Blog

January TidyTuesday Tutorial! Plotting TV Ratings!

Jan 22, 2019 | 7 minutes read
Share this:

This is my first time participating in TidyTuesday, so please be kind.

Actually, I just decided to make a tutorial about it since what I did was pretty simple that I think a beginner could do it. I’m still in vacation mode so the cogs in my brain aren’t turning as quickly. Despite that, it took me a couple of hours to get things done because I had to think what I wanted to do with the data. And it’s probably going to take me even more time to write out this post because I’m experimenting with using some new things myself(such as putting in GIFs and using gganimate) and I was at a conference for the past few days.

Context

I do love watching a TV show or 100, so this TidyTuesday gives me the opportunity to do a simple data-driven exploration of some TV shows that are near and dear to my heart when I was a kid. So let’s start. The dataset that I am using is curated by Sara Stoudt and provided by The Economist.

Purpose

The purpose of this tutorial is to make a simple animated plot of television shows. I/you will make a plot of:

  1. Average ratings of Hercules: The Legendary Journeys and Xena: Warrior Princess by season.
  2. Average ratings of Babylon 5 and Star Trek: Deep Space Nine by year.
  3. Share of Babylon 5 and Star Trek Deep Space nine by year.
  4. Share of Hercules: The Legendary Journeys and Xena: Warrior Princess by season.

Tutorial Difficulty

Beginner? If you have some experience with installing and loading packages, you will be fine. If you have some basic understanding of how to use ggplot, even better. And if you know some basics of dplyr well you are awesome. Well who are we fooling, you’re awesome regardless! 👍

Packages Used

  1. dplyr - Used for data manipulation, organization, and cleaning.
  2. ggplot2 - Used to plot your data!
  3. gganimate - Used to animate your data!
  4. gifski - You need to have this package installed for your animations to work.
  5. lubridate - Used to manipulate times and dates.

Things Worth Noting

For this tutorial, I will not explain things line by line because this tutorial is more focused on learning by doing. Make sure to be mindful of the directory paths your stuff is saved at. I would just set your working directory to wherever all your stuff is located at to make it easier. For me, I just created a project and set my working directory to where my project is at. Now that I got that out of the way….let’s start!

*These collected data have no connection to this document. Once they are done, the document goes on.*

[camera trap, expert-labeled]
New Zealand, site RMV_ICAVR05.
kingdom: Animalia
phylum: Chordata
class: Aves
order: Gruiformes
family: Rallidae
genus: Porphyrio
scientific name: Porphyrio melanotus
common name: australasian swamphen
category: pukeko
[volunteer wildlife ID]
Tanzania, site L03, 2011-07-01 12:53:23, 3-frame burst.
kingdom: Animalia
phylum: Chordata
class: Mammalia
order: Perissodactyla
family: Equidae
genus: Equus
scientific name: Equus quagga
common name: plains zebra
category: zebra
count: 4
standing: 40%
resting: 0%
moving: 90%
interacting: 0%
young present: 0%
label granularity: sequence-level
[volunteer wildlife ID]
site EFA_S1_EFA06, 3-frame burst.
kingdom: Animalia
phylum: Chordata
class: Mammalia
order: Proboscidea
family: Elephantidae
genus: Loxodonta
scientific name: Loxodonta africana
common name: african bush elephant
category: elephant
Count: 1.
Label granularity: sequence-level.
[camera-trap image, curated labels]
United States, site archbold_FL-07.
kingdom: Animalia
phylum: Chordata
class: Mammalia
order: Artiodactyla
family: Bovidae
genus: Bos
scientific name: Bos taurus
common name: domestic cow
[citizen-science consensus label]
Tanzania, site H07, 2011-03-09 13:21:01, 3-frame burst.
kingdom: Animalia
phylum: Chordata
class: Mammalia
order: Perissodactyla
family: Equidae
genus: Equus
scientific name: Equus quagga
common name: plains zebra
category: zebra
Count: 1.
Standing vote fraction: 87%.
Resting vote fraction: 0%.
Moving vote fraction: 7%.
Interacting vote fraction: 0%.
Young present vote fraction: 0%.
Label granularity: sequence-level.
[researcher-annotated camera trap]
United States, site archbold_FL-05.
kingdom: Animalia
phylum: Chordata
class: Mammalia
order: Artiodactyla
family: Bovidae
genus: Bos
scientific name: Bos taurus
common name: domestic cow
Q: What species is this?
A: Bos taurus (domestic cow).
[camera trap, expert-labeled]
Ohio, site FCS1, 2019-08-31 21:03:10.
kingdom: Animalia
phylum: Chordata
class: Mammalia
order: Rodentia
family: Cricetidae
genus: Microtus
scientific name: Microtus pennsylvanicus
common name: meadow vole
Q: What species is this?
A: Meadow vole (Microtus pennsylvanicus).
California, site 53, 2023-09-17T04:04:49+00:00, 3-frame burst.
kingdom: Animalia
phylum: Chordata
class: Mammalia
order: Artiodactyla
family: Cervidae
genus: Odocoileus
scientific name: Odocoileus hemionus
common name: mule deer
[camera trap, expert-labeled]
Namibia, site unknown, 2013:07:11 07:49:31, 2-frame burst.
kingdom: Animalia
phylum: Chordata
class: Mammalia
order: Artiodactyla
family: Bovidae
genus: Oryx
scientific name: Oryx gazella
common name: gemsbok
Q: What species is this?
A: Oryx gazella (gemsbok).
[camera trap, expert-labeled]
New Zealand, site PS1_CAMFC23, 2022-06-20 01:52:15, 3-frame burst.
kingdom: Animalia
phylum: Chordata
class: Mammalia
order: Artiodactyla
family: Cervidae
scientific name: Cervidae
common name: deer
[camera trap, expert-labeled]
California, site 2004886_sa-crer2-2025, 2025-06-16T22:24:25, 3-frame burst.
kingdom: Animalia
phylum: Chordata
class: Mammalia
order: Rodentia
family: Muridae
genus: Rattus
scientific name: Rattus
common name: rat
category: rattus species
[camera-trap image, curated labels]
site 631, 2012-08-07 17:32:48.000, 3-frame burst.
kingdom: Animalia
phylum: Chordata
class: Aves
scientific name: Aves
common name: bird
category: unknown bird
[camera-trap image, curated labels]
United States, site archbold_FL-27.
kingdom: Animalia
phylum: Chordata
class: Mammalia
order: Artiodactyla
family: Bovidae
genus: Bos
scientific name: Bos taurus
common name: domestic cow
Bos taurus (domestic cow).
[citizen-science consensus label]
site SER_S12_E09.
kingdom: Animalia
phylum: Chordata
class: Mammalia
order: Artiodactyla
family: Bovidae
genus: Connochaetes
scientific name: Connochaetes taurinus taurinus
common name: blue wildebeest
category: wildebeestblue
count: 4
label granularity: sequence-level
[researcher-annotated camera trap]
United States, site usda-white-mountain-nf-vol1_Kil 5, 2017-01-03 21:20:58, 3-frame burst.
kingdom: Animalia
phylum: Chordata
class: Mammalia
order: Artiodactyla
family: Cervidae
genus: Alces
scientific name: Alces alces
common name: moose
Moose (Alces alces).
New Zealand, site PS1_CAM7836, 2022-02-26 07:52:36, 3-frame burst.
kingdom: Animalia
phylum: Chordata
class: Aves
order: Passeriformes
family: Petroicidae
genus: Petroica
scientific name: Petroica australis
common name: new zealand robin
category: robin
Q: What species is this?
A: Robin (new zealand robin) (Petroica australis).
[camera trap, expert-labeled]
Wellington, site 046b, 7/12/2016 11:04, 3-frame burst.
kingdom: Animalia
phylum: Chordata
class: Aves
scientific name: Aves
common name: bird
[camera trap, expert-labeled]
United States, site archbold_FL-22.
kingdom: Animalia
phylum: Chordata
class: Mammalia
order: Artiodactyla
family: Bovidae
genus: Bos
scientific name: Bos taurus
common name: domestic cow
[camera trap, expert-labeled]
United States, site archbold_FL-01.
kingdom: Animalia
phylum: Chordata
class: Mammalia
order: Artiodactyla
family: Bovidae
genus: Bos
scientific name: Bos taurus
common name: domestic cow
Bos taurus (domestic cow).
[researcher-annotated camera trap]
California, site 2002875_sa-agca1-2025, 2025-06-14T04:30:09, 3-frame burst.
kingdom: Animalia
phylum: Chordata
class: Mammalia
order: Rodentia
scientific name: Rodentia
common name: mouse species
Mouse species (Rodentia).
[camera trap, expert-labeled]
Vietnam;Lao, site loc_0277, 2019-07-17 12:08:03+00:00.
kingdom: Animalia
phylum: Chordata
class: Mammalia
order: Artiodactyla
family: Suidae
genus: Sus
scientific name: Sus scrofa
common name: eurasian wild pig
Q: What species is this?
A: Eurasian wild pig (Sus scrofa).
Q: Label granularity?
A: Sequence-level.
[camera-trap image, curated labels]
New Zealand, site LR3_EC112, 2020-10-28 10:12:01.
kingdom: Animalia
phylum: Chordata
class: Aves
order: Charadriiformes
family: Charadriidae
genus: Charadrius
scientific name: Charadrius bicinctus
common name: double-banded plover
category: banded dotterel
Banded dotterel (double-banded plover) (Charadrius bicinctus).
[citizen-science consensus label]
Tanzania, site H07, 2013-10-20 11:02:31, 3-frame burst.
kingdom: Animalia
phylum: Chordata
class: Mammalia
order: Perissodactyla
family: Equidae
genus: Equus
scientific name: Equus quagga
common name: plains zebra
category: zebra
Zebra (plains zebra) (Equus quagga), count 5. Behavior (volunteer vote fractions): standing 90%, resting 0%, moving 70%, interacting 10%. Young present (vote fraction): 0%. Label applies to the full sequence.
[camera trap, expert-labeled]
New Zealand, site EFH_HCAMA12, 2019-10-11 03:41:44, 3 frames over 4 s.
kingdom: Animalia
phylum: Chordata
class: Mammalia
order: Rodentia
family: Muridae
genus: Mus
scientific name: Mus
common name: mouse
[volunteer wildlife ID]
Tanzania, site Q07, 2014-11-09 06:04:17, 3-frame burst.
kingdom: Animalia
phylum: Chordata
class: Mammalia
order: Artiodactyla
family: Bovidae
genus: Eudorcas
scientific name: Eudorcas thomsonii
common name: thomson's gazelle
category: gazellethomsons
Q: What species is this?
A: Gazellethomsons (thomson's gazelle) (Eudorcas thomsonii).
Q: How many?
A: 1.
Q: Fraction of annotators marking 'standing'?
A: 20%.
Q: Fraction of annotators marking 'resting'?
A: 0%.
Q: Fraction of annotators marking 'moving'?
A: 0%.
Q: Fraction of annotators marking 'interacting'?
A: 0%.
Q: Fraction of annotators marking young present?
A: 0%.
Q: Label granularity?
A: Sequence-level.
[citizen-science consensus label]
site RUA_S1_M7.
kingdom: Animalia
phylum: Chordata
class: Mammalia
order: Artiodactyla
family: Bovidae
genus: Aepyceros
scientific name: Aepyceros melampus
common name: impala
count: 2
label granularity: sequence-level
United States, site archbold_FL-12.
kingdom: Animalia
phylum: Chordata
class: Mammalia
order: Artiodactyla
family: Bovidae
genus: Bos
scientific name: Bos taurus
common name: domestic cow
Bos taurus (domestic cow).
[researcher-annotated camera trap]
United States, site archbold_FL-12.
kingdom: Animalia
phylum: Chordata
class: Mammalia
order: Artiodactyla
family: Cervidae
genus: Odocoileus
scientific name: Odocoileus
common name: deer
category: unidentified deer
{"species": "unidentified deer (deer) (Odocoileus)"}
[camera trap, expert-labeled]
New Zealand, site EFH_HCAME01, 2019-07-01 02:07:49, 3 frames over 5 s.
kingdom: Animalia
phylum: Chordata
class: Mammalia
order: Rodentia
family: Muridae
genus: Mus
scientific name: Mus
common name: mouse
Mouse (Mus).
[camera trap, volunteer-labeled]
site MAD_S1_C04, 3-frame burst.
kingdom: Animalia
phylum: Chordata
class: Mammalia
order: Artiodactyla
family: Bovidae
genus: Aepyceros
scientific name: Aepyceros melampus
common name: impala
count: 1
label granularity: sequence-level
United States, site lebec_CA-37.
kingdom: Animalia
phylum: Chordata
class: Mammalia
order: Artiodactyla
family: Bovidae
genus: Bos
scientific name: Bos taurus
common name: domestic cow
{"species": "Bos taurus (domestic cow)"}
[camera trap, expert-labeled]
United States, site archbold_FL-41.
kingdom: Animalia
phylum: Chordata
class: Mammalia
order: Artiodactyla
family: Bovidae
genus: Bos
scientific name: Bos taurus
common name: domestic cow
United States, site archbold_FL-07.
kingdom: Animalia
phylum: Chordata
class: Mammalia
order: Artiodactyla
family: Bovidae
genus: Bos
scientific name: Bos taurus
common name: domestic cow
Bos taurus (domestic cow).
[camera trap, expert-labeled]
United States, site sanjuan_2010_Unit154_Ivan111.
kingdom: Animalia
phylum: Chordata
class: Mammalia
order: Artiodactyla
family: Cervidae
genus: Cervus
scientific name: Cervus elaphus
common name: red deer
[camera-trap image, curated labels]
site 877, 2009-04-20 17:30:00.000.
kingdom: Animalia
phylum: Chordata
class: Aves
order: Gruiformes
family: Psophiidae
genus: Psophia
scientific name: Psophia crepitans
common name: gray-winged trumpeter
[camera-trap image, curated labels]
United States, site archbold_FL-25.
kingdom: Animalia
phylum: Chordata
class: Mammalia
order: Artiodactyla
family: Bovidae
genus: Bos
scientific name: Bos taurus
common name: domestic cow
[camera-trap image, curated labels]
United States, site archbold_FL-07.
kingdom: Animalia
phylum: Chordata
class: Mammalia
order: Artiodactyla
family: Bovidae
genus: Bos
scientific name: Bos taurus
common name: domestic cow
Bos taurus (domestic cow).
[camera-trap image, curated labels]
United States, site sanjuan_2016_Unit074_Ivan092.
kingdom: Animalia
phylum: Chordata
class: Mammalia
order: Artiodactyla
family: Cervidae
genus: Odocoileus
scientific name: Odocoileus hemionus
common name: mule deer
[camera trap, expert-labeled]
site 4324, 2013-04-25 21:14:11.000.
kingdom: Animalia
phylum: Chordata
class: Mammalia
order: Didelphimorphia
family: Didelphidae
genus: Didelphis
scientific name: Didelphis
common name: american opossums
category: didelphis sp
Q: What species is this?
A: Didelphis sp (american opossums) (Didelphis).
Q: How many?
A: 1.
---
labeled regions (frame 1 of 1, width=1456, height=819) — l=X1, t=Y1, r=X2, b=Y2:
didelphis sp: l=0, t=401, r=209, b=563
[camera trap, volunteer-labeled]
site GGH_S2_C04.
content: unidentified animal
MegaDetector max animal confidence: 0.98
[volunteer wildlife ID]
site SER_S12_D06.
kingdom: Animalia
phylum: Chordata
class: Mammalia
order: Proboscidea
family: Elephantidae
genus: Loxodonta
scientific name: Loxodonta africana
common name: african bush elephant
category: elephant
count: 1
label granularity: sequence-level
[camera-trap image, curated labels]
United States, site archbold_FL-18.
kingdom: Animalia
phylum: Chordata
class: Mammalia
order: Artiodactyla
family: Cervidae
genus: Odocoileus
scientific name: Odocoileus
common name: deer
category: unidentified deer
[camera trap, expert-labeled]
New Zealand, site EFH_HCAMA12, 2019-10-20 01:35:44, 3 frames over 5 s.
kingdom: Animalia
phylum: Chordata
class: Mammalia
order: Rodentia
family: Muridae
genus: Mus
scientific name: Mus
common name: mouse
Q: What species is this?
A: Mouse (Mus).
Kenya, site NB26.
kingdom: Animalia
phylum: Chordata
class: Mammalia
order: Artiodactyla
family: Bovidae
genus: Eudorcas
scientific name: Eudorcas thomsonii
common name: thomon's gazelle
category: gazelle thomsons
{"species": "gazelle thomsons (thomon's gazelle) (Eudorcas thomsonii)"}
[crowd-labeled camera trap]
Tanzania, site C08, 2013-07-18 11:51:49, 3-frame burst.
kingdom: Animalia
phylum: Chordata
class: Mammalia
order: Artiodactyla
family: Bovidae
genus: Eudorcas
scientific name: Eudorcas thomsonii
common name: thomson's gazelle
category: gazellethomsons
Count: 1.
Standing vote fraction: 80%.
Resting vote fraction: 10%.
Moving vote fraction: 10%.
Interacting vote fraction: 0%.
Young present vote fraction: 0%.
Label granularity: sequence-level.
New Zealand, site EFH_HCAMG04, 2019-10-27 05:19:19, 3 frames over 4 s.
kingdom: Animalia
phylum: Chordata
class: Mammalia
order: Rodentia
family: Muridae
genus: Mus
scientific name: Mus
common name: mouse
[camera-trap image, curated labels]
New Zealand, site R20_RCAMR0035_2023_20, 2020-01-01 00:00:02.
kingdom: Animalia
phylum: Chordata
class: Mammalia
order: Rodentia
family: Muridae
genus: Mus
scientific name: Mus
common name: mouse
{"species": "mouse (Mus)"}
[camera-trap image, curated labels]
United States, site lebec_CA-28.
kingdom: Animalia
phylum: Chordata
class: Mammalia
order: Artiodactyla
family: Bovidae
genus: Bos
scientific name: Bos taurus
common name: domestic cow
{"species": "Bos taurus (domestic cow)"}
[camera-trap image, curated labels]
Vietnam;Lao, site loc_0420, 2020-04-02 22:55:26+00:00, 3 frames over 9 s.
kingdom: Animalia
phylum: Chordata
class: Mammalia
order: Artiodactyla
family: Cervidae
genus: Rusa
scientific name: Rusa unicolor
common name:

Hercules vs Xena: Which TV show had higher ratings?

When I was a kid, one of the highlights of my weekend was Saturday afternoon because of Hercules: The Legendary Journeys and Xena: Warrior Princess. It was two hours of action-packed Saturday afternoon fun since these shows aired back to back in my town. If you didn’t know, Hercules aired first in 1995 and Xena was a spinoff of Hercules. Xena first aired in 1996. Each of these series were six seasons long. This makes it convenient to see which show had higher ratings each season. Let’s make a simple plot with ggplot2 and animate it with gganimate. I have to give a shoutout to Sean Meling Murray for posting his code so I can better figure out how to use gganimate.

Before we start doing anything, we need to load the libraries we need into R. We also need to load the data as well. I saved the data to a variable called TVShows. If you don’t have the below packages installed, then you need to run install.packages("packagename"). After that, run the glimpse function to take a look at your dataset.

library(dplyr)
library(ggplot2)
library(gganimate)
library(gifski)
library(lubridate)

TVshows <- read.csv("IMDb_Economist_tv_ratings.csv")

glimpse(TVshows)

First, I need to get the name of the shows I want to look at.

HercXena <- TVshows %>%
  filter(title == "Hercules: The Legendary Journeys" | title == "Xena: Warrior Princess")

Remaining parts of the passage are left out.